Nevertheless, the world (has and) is metamorphosing in every known, unknown way. We have already forgotten our ‘normal’; masked faces, gloved hands and reduced interactions no more make us eerie. Even though it is tough to predict, experts argue that the post-pandemic world, irrespective of how far-fetched it may be, would be nothing like how we have known. For instance, most human interaction has become digital ever since we are home-bound. The Internet has filled our otherwise-maddening voids with only screens separating us. Two, owing to the uncertainty, at least the upper-half of the world is relaxing; their long-forgotten and -ignored aspirations now unboxing. Three, this pandemic has made us realize how little we ever needed to live. A consequent realization of who (and what) is the most essential has struck us: doctors and medical staff (hospitals), farmers (agricultural farms and food), sanitation workers (cleanliness, sanitation and hygiene), commodity sellers (groceries, pharmaceuticals) and all kinds of labour. Most of these people are hardly acknowledged, and it is high time we begin to venerate them and their services. There is also a certainty of public uproar demanding more investments in and expenditures on vital areas such as healthcare, sanitation, food and job securities, education, researches and the environment. Four, the crisis has rightly punctured the practice of companies not facilitating their employees with the flexibility of working from home. Furthermore, our values are redefining humankind again — empathy, compassion, love, care, belonging.

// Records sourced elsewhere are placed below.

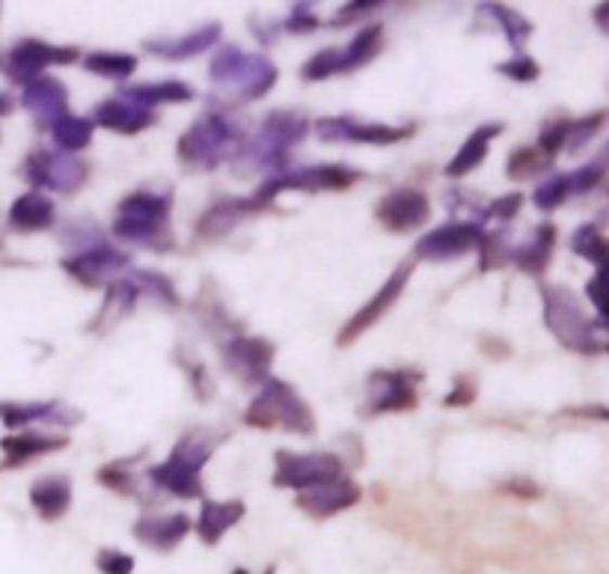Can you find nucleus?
<instances>
[{
    "label": "nucleus",
    "mask_w": 609,
    "mask_h": 574,
    "mask_svg": "<svg viewBox=\"0 0 609 574\" xmlns=\"http://www.w3.org/2000/svg\"><path fill=\"white\" fill-rule=\"evenodd\" d=\"M568 128H571V119H556V123H547L541 128L539 135V152H544L547 158H556L559 150L568 143Z\"/></svg>",
    "instance_id": "obj_46"
},
{
    "label": "nucleus",
    "mask_w": 609,
    "mask_h": 574,
    "mask_svg": "<svg viewBox=\"0 0 609 574\" xmlns=\"http://www.w3.org/2000/svg\"><path fill=\"white\" fill-rule=\"evenodd\" d=\"M511 494H529V497H539V485H529V480H511V485H506Z\"/></svg>",
    "instance_id": "obj_54"
},
{
    "label": "nucleus",
    "mask_w": 609,
    "mask_h": 574,
    "mask_svg": "<svg viewBox=\"0 0 609 574\" xmlns=\"http://www.w3.org/2000/svg\"><path fill=\"white\" fill-rule=\"evenodd\" d=\"M155 111L143 107V104L131 102L126 95H114L95 107V116H92V126L111 128L116 135H140L143 128L155 126Z\"/></svg>",
    "instance_id": "obj_21"
},
{
    "label": "nucleus",
    "mask_w": 609,
    "mask_h": 574,
    "mask_svg": "<svg viewBox=\"0 0 609 574\" xmlns=\"http://www.w3.org/2000/svg\"><path fill=\"white\" fill-rule=\"evenodd\" d=\"M357 179H360V173L346 167V164H315V167H303V170L276 173V176H271L250 200H254L259 208H264L276 194H283V191H307V194L346 191Z\"/></svg>",
    "instance_id": "obj_8"
},
{
    "label": "nucleus",
    "mask_w": 609,
    "mask_h": 574,
    "mask_svg": "<svg viewBox=\"0 0 609 574\" xmlns=\"http://www.w3.org/2000/svg\"><path fill=\"white\" fill-rule=\"evenodd\" d=\"M604 179V164H588V167H580L576 173H568V184H571V194H586L595 184Z\"/></svg>",
    "instance_id": "obj_49"
},
{
    "label": "nucleus",
    "mask_w": 609,
    "mask_h": 574,
    "mask_svg": "<svg viewBox=\"0 0 609 574\" xmlns=\"http://www.w3.org/2000/svg\"><path fill=\"white\" fill-rule=\"evenodd\" d=\"M378 7H384L380 0H360V3H346V7L339 10V15L334 18V24L354 22V18H360V15H366V12H372V10H378Z\"/></svg>",
    "instance_id": "obj_52"
},
{
    "label": "nucleus",
    "mask_w": 609,
    "mask_h": 574,
    "mask_svg": "<svg viewBox=\"0 0 609 574\" xmlns=\"http://www.w3.org/2000/svg\"><path fill=\"white\" fill-rule=\"evenodd\" d=\"M119 95H126L131 102L143 104V107H155V104H182L194 99V87L182 81H164V84H134Z\"/></svg>",
    "instance_id": "obj_33"
},
{
    "label": "nucleus",
    "mask_w": 609,
    "mask_h": 574,
    "mask_svg": "<svg viewBox=\"0 0 609 574\" xmlns=\"http://www.w3.org/2000/svg\"><path fill=\"white\" fill-rule=\"evenodd\" d=\"M211 81L218 87H226L238 102H256L271 92V87L280 78V72L264 54H244L242 48L226 46L220 48L211 58Z\"/></svg>",
    "instance_id": "obj_7"
},
{
    "label": "nucleus",
    "mask_w": 609,
    "mask_h": 574,
    "mask_svg": "<svg viewBox=\"0 0 609 574\" xmlns=\"http://www.w3.org/2000/svg\"><path fill=\"white\" fill-rule=\"evenodd\" d=\"M494 69L500 72V75L511 78V81H520V84L535 81V78L541 75V66L535 63V60L529 58V54H511V60H506V63H496Z\"/></svg>",
    "instance_id": "obj_44"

Every day, we are unravelling more about the virus that has brought our world to a standstill. It looks like these two years, products of the previous years, are holding a giant mirror in front of us to reflect on our past deeds. Of course, every elapsing moment becomes history. But, what (has and) is unfurling right now, will be studied as momentous by posterity. A brand-new epoch is being born. And ‘new’ does not necessarily indicate to good. Post this pandemic we would be at a crossroads. Our choice would be to either recall and fall back to our earlier ‘normal’, or force everyday changes that ensure our long-term survival. We are taking an intimate glimpse of what is ubiquitous in the international context — when humans become a threat to humans. Every known concept has the possibility of becoming redundant but one — humanity. When this gets over, with whatever and whoever we are left, in unison, we must choose to become more human. It is the only way we must learn to live.

(Published in South Asia Monitor powered by the Society of Policy Studies on July 22, 2020.)